3. Brick or Burnt clay tile lining precast concrete lining:

This type of lining is popular because of certain advantages like non-requirement of skilled mason or rigid quality control. Further, since it is more labour intensive, it generates employment potential. Brick tiles can be plastered to increase the carrying capacity of canal with same section and help in increasing the life span of the lining. Sometimes a layer of tiles is laid over a layer of brick masonry. The top layer is generally laid in 1:3 cement mortal over 15mm thick layer of plaster in 1:3 cement plaster. The size of tiles is generally restricted to 30mm x 150mm x 53m. This type of lining is stable even if there is settlement of foundation, since the mortar joint between bricks or tiles provides for numerous cracks so fine that seepage is insignificant.

4. Boulder Lining:

Also called dry stone lining or stone pitching, is used for lining the earthen canal cross section, by proper placement and packing of stones, either after laying a filter layer over the soil surface or without any such filter, depending upon the site requirement. To reduce the resistance to flow, a 20 to 25mm thick cement plaster is provided as a finishing surface. Stones are generally placed on levelled sub-grade, and hand packed. This type of lining is of course suitable where stones of required specification are available in abundance locally. For details of this type of lining, one may refer to the Bureau of Indian standard code IS: 4515-1976. One advantage of this type of lining is allowing free flow of water from the submerged or saturated sub-grade into the canal. Hence, this type of lining does not need any drainage arrangement or pressure relief values, etc. which may be required for concrete or brick lining.

5. Earth Lining

The different types of earth linings that are used in canals include the following:

  1. Stabilized earth linings: Here, the sub-grade is stabilized using either clay for granular sub-grade or by adding chemicals that compact the soil.
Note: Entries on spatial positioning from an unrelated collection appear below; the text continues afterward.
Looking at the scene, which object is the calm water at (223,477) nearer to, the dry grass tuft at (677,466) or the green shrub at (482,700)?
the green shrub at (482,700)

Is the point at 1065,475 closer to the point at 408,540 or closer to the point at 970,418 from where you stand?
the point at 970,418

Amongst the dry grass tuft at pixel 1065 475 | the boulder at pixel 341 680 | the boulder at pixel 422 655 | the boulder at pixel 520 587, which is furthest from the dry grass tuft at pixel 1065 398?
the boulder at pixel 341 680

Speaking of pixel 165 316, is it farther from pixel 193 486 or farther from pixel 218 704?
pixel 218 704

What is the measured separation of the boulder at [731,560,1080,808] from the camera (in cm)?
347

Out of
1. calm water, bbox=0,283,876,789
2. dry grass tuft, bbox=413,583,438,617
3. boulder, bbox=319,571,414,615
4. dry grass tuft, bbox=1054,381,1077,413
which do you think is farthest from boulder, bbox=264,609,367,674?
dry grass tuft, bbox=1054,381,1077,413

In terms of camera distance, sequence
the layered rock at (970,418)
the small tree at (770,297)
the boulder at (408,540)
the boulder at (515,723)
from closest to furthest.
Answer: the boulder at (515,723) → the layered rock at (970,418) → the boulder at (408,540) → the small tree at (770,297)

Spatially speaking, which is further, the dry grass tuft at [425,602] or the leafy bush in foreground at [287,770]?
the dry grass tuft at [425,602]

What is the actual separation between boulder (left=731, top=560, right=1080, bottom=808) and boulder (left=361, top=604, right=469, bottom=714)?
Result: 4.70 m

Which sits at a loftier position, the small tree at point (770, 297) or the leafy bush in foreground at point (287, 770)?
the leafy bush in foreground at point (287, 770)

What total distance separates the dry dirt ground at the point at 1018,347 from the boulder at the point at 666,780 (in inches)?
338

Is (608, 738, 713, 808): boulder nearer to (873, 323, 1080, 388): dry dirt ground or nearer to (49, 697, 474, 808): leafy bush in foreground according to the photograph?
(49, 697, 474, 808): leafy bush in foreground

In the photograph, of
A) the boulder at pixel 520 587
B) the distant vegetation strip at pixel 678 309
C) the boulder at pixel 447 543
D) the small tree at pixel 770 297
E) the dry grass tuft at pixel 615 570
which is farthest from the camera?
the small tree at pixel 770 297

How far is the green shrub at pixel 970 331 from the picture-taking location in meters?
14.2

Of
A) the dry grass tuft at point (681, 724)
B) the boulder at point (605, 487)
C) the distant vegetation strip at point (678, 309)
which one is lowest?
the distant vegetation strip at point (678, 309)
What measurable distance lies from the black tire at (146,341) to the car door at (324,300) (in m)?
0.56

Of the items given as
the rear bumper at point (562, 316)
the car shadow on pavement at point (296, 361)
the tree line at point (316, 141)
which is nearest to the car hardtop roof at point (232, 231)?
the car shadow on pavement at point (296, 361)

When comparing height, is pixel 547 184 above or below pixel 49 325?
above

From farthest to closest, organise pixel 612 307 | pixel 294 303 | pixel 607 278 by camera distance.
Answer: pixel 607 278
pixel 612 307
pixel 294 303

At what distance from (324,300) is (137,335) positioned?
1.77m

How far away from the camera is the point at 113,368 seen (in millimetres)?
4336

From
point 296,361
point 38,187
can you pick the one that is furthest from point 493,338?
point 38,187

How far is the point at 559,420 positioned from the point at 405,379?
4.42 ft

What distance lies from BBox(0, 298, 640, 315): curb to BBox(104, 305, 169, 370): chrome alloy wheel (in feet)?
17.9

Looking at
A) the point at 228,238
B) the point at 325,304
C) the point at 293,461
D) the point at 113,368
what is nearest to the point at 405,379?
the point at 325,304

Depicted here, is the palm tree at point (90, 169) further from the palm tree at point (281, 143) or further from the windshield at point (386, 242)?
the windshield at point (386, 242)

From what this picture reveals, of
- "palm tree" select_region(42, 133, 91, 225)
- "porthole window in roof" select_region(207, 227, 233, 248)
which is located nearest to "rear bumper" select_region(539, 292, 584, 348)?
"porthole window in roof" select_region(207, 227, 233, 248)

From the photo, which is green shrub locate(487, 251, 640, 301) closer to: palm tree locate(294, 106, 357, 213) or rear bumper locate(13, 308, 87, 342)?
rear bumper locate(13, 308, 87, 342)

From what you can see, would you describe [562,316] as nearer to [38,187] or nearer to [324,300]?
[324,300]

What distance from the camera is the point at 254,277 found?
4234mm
  2. Loose earth blankets: Fine grained soil is laid on the sub-grade and evenly spread. However, this type of lining is prone to erosion, and requires a flatter side slopes of canal.
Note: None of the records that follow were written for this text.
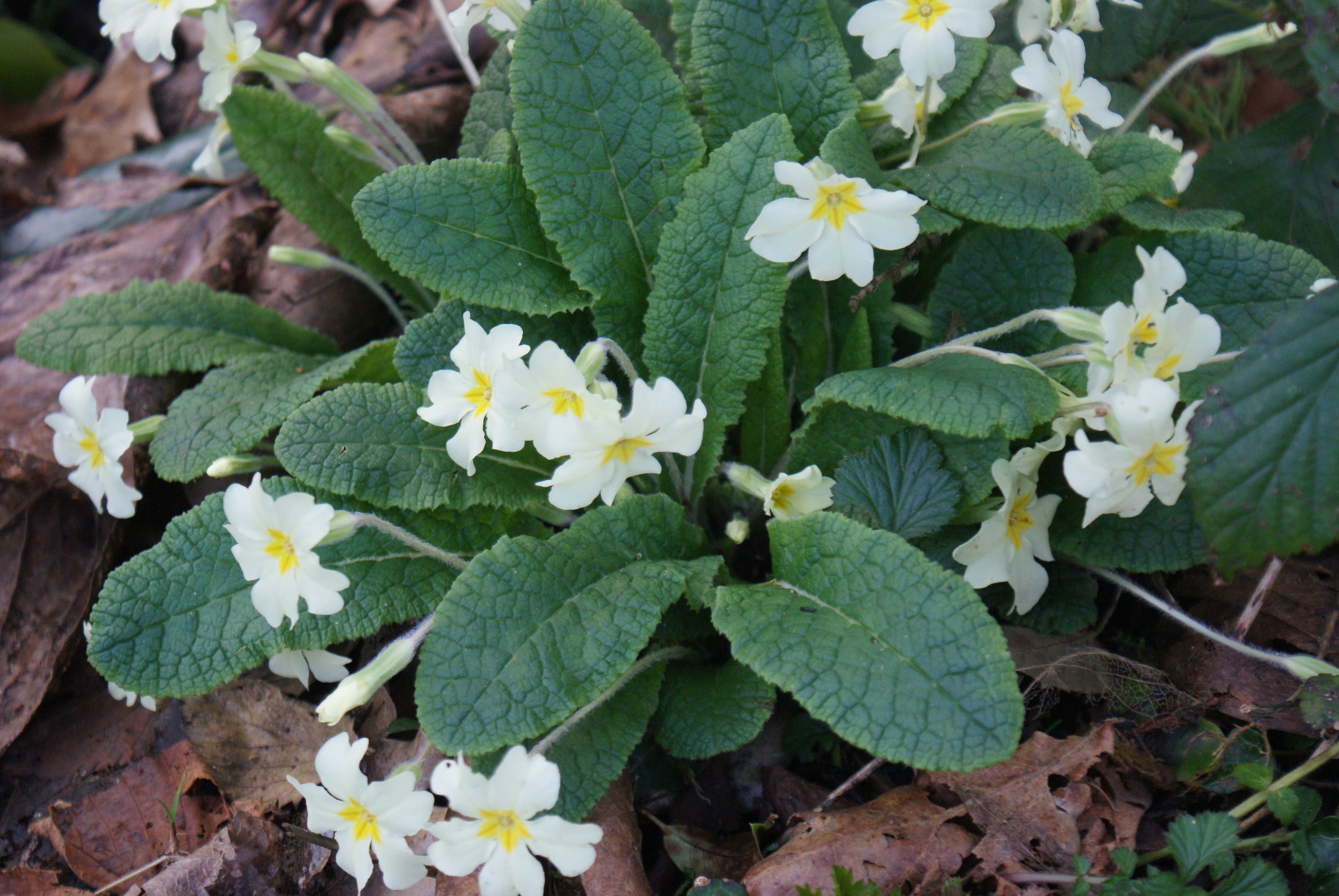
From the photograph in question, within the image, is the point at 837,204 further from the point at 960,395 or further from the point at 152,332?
the point at 152,332

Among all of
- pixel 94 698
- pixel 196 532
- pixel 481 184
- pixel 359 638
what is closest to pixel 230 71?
pixel 481 184

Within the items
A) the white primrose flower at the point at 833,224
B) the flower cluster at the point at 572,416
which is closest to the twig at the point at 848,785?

  3. Compacted earth linings: Here the graded soil containing about 15 percent clay is spread over the sub-grade and compacted.

  4. Buried bentonite membranes: Bentonite is a special type of clay soil, found naturally, which swell considerably when wetted. Buried bentonite linings for canals are constructed by spreading soil-bentonite mixtures over the sub-grade and covering it with gravel or compacted earth.

  5. Soil-cement lining: Here, cement and sandy soil are mixed and then compacted at optimum moisture content or cement and soil is machine mixed with water and then laid.